Capturing computational environments

Last updated on 2026-01-14 | Edit this page

Estimated time: 10 minutes

Overview

Questions

What is a package manager?
What are virtual environments?
How can we use them to capture information about a specific computational environment?

Objectives

Develop a basic understanding of what a package manager does
Develop a conceptual understanding of virtual environments

Now you have a better idea of the challenges around computational reproducibility let’s look at how Package Managers and Virtual Environments can be used in conjunction to capture the ‘packages’ layer of your project’s computational environment.

What is a Package and a Package Manager?

As mentioned in the previous section, a package can be broadly defined as a bundle of code that is designed to accomplish a specific task. As the name suggests, a Package Manager is a tool used for adding, remove, upgrade, and keeping track of the packages installed for a particular piece of software (including programming languages).
As part of this course we will be using the Python programming language, and so we will be using Python’s built in package manager: pip. However, many of the concepts discussed apply to other programming languages.

In the context of your code, the packages you install are also known as the dependencies for your code (i.e. your code depends on these packages being available to work). The packages you install will also have their own dependencies, and these dependencies may have their own dependencies.
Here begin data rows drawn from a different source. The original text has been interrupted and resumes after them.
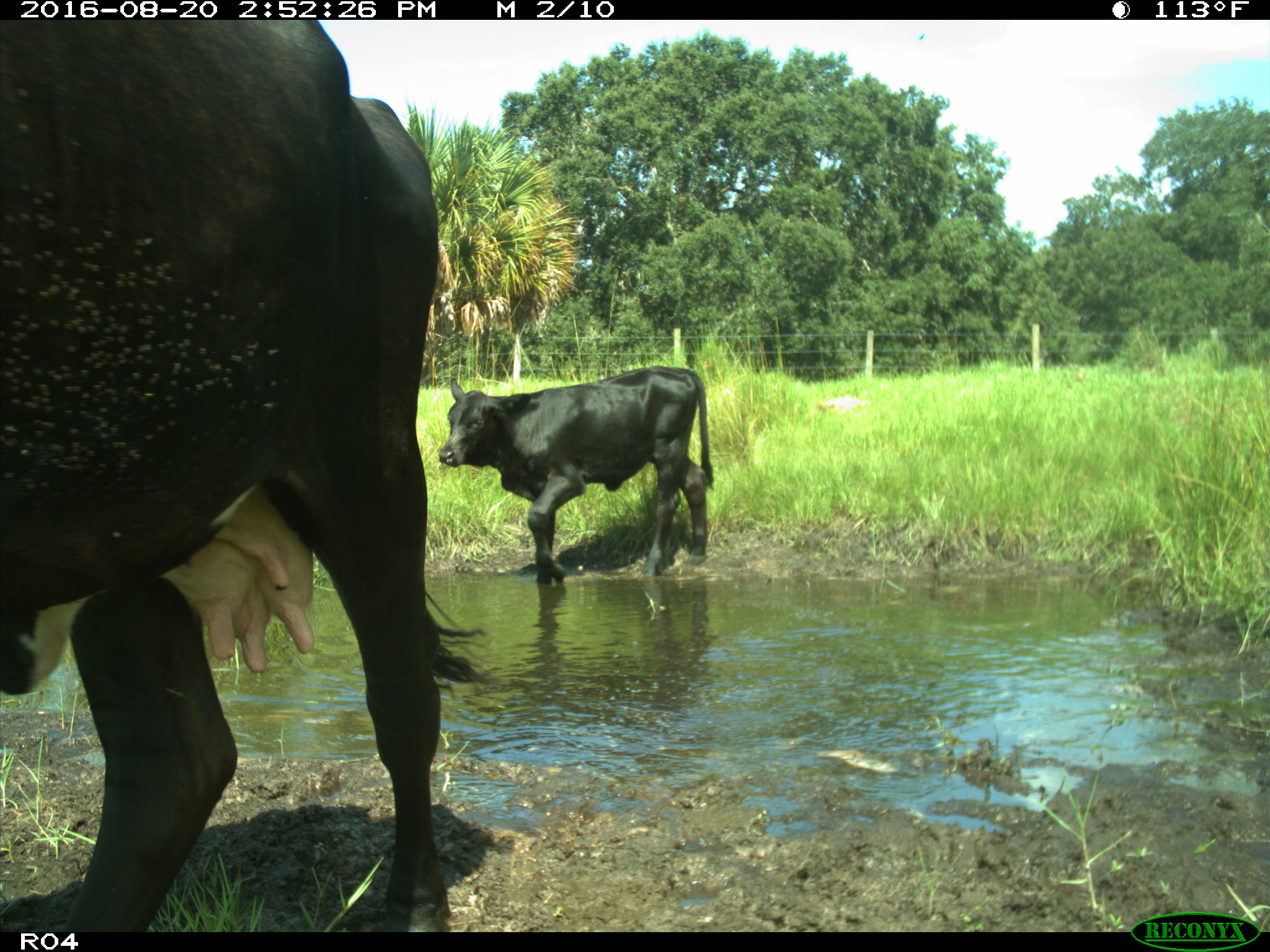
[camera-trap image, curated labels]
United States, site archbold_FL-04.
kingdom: Animalia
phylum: Chordata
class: Mammalia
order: Artiodactyla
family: Bovidae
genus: Bos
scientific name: Bos taurus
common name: domestic cow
Bos taurus (domestic cow).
Generally this is not something you need to worry about, because as part of the installation process the package manager will work out the dependencies of all the packages that need to be installed (a process called dependency resolution), and then install them for you.

Callout

For example:

You want to install the pandas package, pip will check to see which other packages pandas needs and it will see that one of the dependencies of pandas is the numpy package.
So when you install pandas, pip will also install numpy for you.

Package mangers will also keep track of the specific versions of the packages installed for a project, and can produce files allowing this information to be shared. This functionality is a key part of capturing a specific computational environment and we’ll return to it later.

Show details

You can learn more about Python packages and how to trun your code into a package in the FAIR4RS Packaging lesson

Callout

Where does pip get packages from?

When you install a package using pip it will typically access the Python Package Index (PyPI) to download and install that package.
PyPI is an online repository of over 500,000 packages, and is the most commonly used source for installing Python packages.

It is also possible to install packages from local files, private repositories, or even directly from Github repositories, but this is outside the scope of this lesson.

What are Virtual Environments?

By default when you use pip to install a package it will be installed in Python’s base environment, and so using pip alone for multiple projects will result in their dependencies sharing the same space.

Discussion

Can you think of a few reasons why this may be a problem?

Show me the solution

Different projects requiring different versions of the same package (Dependency clashes)
- Could be a package you use directly
- Could also be a dependency of a package you use
Difficulty identifying which packages are required for which projects (Isolating dependencies)

This diagram illustrates the situation:

In this example, ‘Project 1’ requires numpy v1.18 and while ‘Project 2’ doesn’t directly require a conflicting version of numpy, pandas requires at least v1.22. This creates a dependency clash - You cannot have both versions of this package installed in the same environment, so either:
- You break the older project’s computational environment, or
- You cannot develop your new code.
If you manage to resolve the dependency clash, you still have the issue that the additional dependencies (namely pillow) from ‘Project 1’ will also be captured as part of the computational environment for ‘Project 2’. This may not cause any issues, but it is generally not good practice:
- When capturing information about the computational environment for a project we only want to include exactly what is required for the reproduction of that project.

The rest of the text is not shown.